FOUL-MOUTHED, BALL-PLAYING KIDS
Four decades ago, I sat in the Elane Theatre to watch The Bad News Bears and, of course, many lines from that film would be considered very un-PC today. Shortstop Tanner Boyle complained the Bears were laughing stocks because all the team had were Jews…Hispanic word, N word and a booger eatin’ moron.
And, when Amanda Whurlitzer is introduced as the new team pitcher, Tanner repeats the same list and adds, “And now a girl!” Amanda shuts Tanner up by striking him out in batting practice.
ANNA, BETTER LUCK NEXT TIME
Mike & Dave and their dates had their moments, and the movie was amusing at times, thanks to the charisma of Kendrick and Aubrey Plaza. My dear Mother has a female friend who often refers to her ex husband as a “mindfucker.” Mom sat through Borat, in a theatre, with an older, now deceased male friend. My nearly 91-year-old Mother also has Wedding Crashers on DVD (she likes Vince Vaughn).
Even so, her reaction to Dave, Mike and friends was, “Why do they have to swear so much?”
I didn’t have an answer for that. I curse more than I should, mostly out of anger and frustration (I’d love to chuck my work computer out the door and see it flattened by a steamroller). But expletives are most effective when used sparingly. They have more sting that way.
Every Quentin Tarantino film is loaded with fucks, motherfuckers and such, but those bad words punctuate entertaining monologues. It’s almost poetic.
“TOOTS, MEET TITS”
George Carlin and Richard Pryor turned the use of profanity into an art form and if you’re old enough, you can rhyme off the “7 words you can never say on television” (back in the ’70s, some are uttered today)…
shit, piss, fuck, cunt, cocksucker, motherfucker, and tits.
ALL I NEED ARE SOME TASTY WAVES AND A COOL BUZZ AND I’M FINE
Every generation becomes more permissive and less offended.

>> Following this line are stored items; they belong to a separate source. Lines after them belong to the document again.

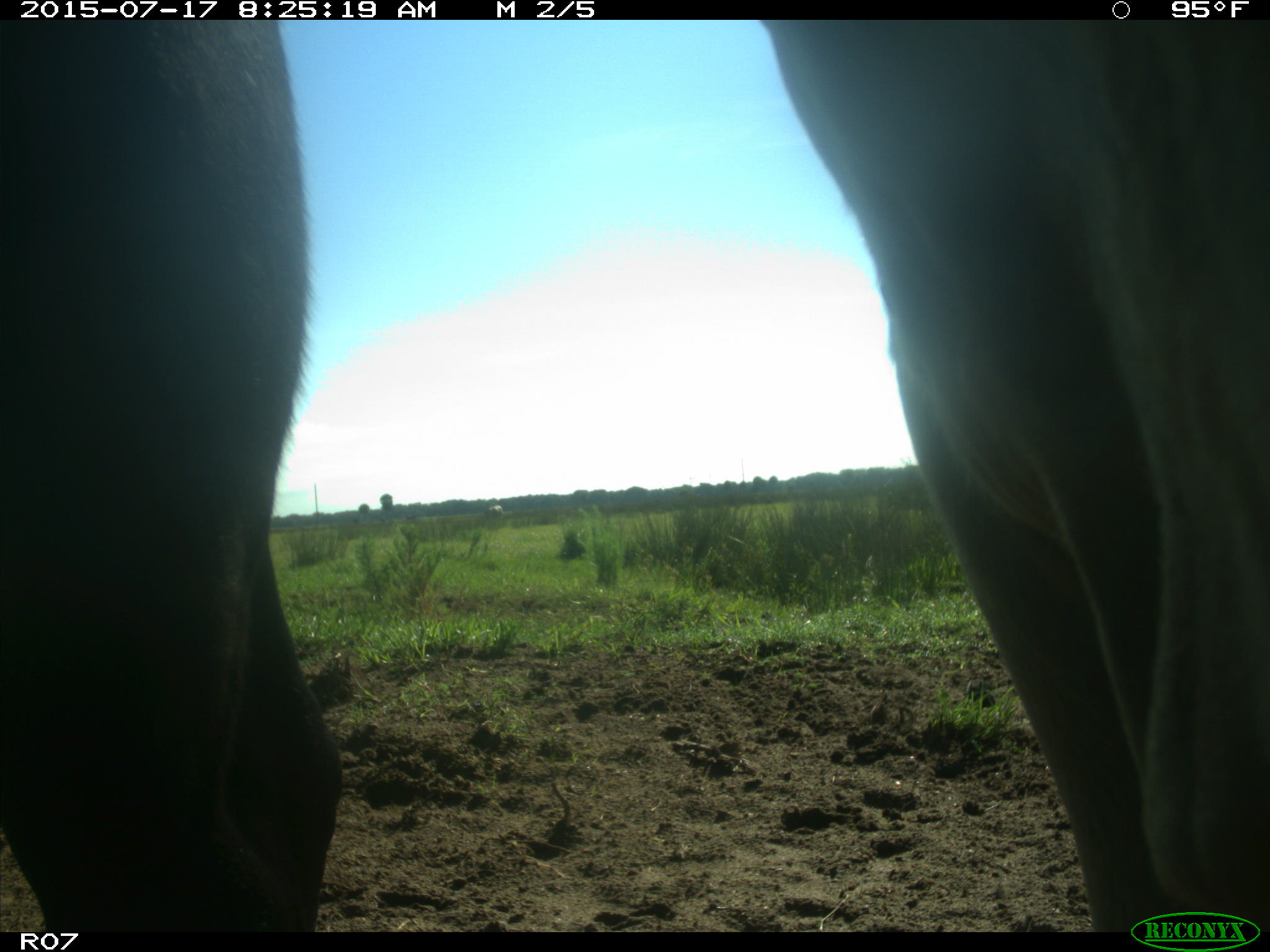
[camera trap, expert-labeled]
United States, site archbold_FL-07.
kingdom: Animalia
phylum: Chordata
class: Mammalia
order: Artiodactyla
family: Bovidae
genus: Bos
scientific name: Bos taurus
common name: domestic cow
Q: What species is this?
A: Bos taurus (domestic cow).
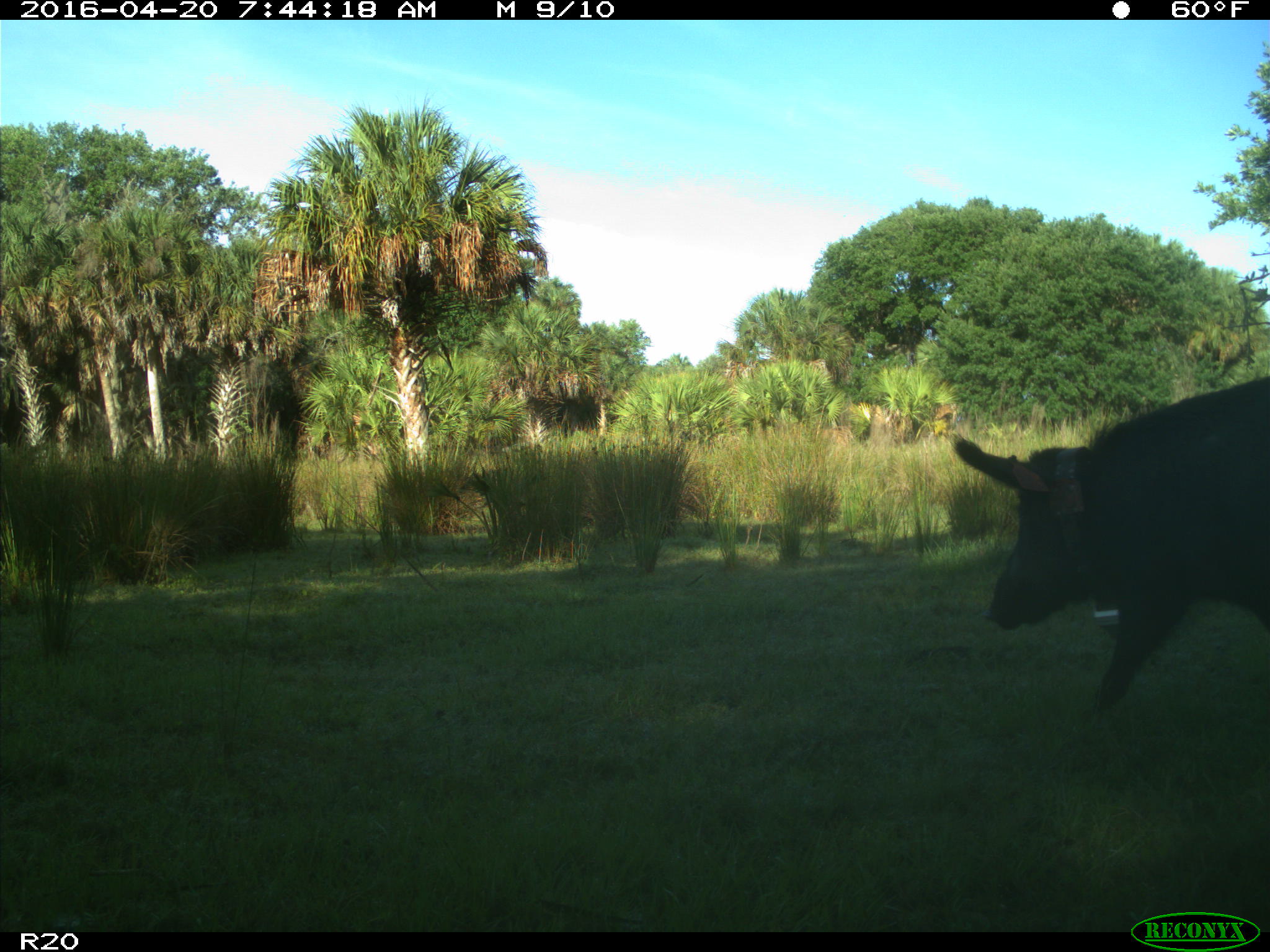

I get that. I have zero problem with that. Even though Fast Times at Ridgemont High…
Phoebe Cates, pool scene…
Where was I? Oh yeah, Fast Times was pretty racy for 1982, but it would have been unimaginable for surfer dude Jeff Spiccoli to make jizz jokes. Today, semen is mentioned frequently in the routines of Amy Schumer and Whitney Cummings and is no longer a movie taboo.
Back to Mr. Cohen and O’Brien. There’s Something About Mary featured a memorable jizz scene, and The Hangover set new levels of R-rated movie raunch but both had original stories and well-written characters.
The less than dynamic duo’s next film is The House, with Amy Poehler, Will Ferrell and another Oscar nominated actor, Jeremy Renner. Guys, please give them more to say than “We fucked up.”